Tratemos de ubicar lo que sucede como resultado del mediano y corto plazo, recordando la agenda histórica de las comunidades negras, campesinas e indígenas; asociadas con la aplazada reforma agraria y la posibilidad de acceso a la tierra y al territorio, matizadas con el reconocimiento cultural de algunos pueblos rurales. Esto en medio de la guerra desatada por las frustrantes experiencias de distribuir la tierra y la imposibilidad de la participación política, factores que hacen evidentes nuestras dificultades para consolidar una democracia económica y política; todos propósitos retomados en el proceso constituyente de la treintañera constitución del 91.

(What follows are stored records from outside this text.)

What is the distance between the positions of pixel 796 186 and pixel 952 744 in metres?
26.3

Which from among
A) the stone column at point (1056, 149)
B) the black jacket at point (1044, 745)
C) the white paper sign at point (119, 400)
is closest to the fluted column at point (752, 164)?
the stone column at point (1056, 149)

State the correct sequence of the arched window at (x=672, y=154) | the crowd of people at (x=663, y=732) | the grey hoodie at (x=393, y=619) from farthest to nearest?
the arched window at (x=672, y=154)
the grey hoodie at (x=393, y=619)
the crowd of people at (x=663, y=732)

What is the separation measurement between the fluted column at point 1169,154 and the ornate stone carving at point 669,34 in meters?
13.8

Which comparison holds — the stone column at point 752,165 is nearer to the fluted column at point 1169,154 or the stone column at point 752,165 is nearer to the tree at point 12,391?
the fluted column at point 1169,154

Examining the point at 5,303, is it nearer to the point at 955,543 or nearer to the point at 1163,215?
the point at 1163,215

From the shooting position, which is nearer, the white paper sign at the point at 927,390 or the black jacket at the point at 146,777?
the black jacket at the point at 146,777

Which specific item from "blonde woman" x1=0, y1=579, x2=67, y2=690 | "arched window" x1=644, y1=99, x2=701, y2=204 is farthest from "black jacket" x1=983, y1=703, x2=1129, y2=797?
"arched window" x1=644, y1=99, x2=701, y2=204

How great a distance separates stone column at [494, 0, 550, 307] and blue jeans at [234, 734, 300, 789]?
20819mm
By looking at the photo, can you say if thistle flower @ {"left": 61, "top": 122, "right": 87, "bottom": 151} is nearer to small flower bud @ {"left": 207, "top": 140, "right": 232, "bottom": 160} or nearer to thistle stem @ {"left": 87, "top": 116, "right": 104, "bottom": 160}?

La profundización de la guerra durante estas décadas después de la constitución coincidió con la profundización de las reformas neoliberales y con ello el debilitamiento de las organizaciones de los trabajadores, diezmadas con la persecución política y con el deterioro de sus fuentes de empleo, en medio de la arremetida frente al sindicalismo. Cómo olvidar los hechos contra la UP: mientras la sociedad colombiana asimilaba estos asuntos, el narcotráfico y el dinero fácil se apoderaron de los imaginarios de diferentes sectores sociales, conformando esa incómoda noción de “la gente de bien”.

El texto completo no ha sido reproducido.